According to the book, a perfect society should have four irreversibly hierarchical classes with the Brahmins (priests) at the top, the Kshatriyas (warriors) and the Vaishyas (traders) in the middle, and the Shudras (laborers) at the bottom. It says supreme creator Brahma gave birth to the Brahmins from his mouth, the Kshatriyas from his shoulders, the Vaishyas from his thighs and the Shudras from his feet. And a fifth category was also deemed as existing, of those who were not considered worthy of any of the four categories. They were called the “untouchables”.
Of the more than 1.2 billion people in India, around 167 million (16 per cent) are Dalit, according to the 2001 Census. It is estimated that around 50 per cent of the population is Shudra, many of who are also seen as Dalits or lower castes.

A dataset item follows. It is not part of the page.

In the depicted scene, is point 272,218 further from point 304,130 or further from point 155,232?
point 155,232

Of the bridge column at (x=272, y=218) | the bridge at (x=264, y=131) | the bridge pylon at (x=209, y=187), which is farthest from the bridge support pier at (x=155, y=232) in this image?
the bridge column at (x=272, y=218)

Local newspapers routinely report on caste-based discrimination and atrocities, including rape, killings, violent attacks and expulsion from villages, from across the country.
Over the years, the caste system also spread through sections of other religious communities, including Christians, Muslims and Sikhs.
Kumar said while professional colleges were giving admissions to Dalit students under the quota, they were unable to provide them the assistance and support they need because of their unique background.
It’s not about the capability of Dalit students, Kumar stressed, saying it was a myth that the Dalits could not compete with others if given an opportunity. He added that it was a common, but false, notion that caste-based prejudice and atrocities existed only in rural parts of the country.
“In almost all the cases we documented, the students committing suicide were toppers when at school. They committed suicide at the far-end of their courses which shows they were not weak or escapists. Each of them struggled, tried everything possible to cope up with the hostilities they faced but ultimately realised that the system was too strong for them to take on and that they were alone,” Kumar said.
To fight the discrimination, the Dalit community should develop a support system for their students, “for example, formation of a Dalit students alumni,” Kumar proposed. “We are also seeking severe punishment for those who are found guilty [of discrimination]. I have yet to come across a case where a faculty member or student was punished or penalised for this.”
Kumar, who had to drop out of his college in 2001 due to discrimination, recently started a Dalit and Tribal Students’ Helpline, which receives around a dozen calls every day.
Alexander agreed with Kumar. “The question is not about merit. There are unspoken rules. The upper castes think they alone have the right to enter these premier institutions. It’s taken for granted that these belong to them. What is rather shocking is that in many cases, the ‘meritorious’ Dalit students who could have entered these institutions without needing any reservation also bear the brunt.”